[Reading passage — start]
Sunday, November 23, 2008

He Lives With Another Woman But You Still Belong to Him

Dear Zane,

I am twenty-two years old and I have been with my boyfriend, who is thirty-one, for three and a half years. He has a daughter that I have met on numerous occasions. By the way, she is five. At the beginning of our relationship, he played the sweet nice guy who cared for me and gave me anything I needed or asked for. I have been to his home, which he shared with a male cousin. I have slept there and cooked for him. We went out on dates on a regular basis. Basically, I fell in love with him after a few months.

After being apart for a couple of months; I am from New Orleans so after the hurricane, I went my way and he went his but we stayed in touch and he even visited me. Once I got back home, things started to change. He was acting like he was hiding something from me. I would ask him over and over again what was going on with him and he would say that it is hard finding work and a place to live, etc.
[Reading passage — finish]
[Dataset records — start]
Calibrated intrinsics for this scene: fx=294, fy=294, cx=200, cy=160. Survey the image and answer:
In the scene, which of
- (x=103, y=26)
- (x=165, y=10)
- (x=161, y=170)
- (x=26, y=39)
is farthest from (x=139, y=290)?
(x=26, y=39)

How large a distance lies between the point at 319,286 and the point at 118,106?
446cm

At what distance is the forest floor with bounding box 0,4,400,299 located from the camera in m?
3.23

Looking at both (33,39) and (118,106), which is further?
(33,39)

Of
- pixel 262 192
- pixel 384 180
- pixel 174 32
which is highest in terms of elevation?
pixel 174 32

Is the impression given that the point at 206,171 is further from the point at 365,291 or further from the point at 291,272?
[Dataset records — finish]
[Dataset records — start]
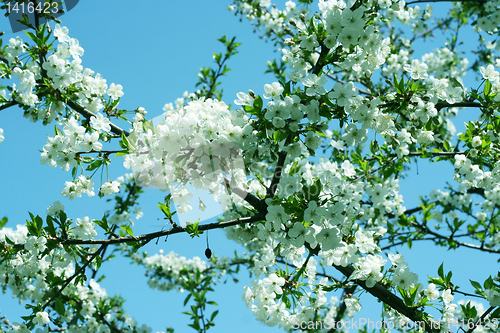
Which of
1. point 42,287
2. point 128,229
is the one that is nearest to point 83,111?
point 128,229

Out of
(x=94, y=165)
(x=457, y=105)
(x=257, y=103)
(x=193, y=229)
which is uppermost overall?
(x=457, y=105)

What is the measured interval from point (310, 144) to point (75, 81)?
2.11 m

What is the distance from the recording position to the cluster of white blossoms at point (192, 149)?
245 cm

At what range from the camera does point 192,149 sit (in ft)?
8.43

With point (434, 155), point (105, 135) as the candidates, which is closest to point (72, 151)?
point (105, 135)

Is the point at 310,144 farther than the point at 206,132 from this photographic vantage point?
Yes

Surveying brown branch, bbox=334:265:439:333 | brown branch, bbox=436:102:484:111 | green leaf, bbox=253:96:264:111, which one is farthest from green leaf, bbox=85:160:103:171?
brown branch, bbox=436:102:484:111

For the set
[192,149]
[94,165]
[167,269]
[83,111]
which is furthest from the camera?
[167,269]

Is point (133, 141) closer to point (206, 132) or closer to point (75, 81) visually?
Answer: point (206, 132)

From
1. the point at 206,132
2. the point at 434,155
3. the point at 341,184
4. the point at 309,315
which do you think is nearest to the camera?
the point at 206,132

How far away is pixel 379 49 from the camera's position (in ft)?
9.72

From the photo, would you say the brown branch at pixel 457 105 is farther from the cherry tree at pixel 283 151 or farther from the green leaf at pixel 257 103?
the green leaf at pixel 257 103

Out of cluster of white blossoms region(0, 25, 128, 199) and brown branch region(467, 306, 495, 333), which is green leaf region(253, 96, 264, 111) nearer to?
[Dataset records — finish]
### Work instructions
(a) In the advice letter, how old is the boyfriend's daughter?
(b) Extend the advice letter, starting right after its last sentence.

### Numbered responses
(a) She is five.

(b)
Well, recently, after a doctor’s appointment with his baby’s mother, he called and told me that he may have a venereal disease and that I should go get checked out. After my visit to the doctor, I was straight and clean and did not have anything. As I questioned him about what was going on, he told me the truth about everything. How he was living with his baby’s momma and still sleeping with her because he did not want another man in her home around his daughter and how he still has love for her. I could have lost it right there but I loved him so much and still do. I thought we would be able to work this all out; especially after he told me that he was in love with me. I was wrong. He stopped calling me daily and would start doing pop ups at my home. I have dated since he left but I still want to be with him till this day. He only comes around when he want s. What do I do in this situation? I am all out of ideas. He says that he will never let me go and that he owns me. Needless to say, I have given thousands to pay for a car and for some of his bills. Is he keeping me around for what I can do for him financially or does he still want to be with me because he loves me?

Signed,
Young, Lonely and In Love

Dear Young, Lonely and In Love,

Listen to me very carefully. Not only is he using you for money, and probably sex as well, he is claiming you are his personal property. Men have a lot of fucking nerve but in many ways, women cannot place the blame on them because we tolerate so much of their bullshit. If I am doing my math correctly, he was a grown ass man getting involved with a minor when you first got together. He has managed to brainwash you and you have got to wake up and smell the coffee.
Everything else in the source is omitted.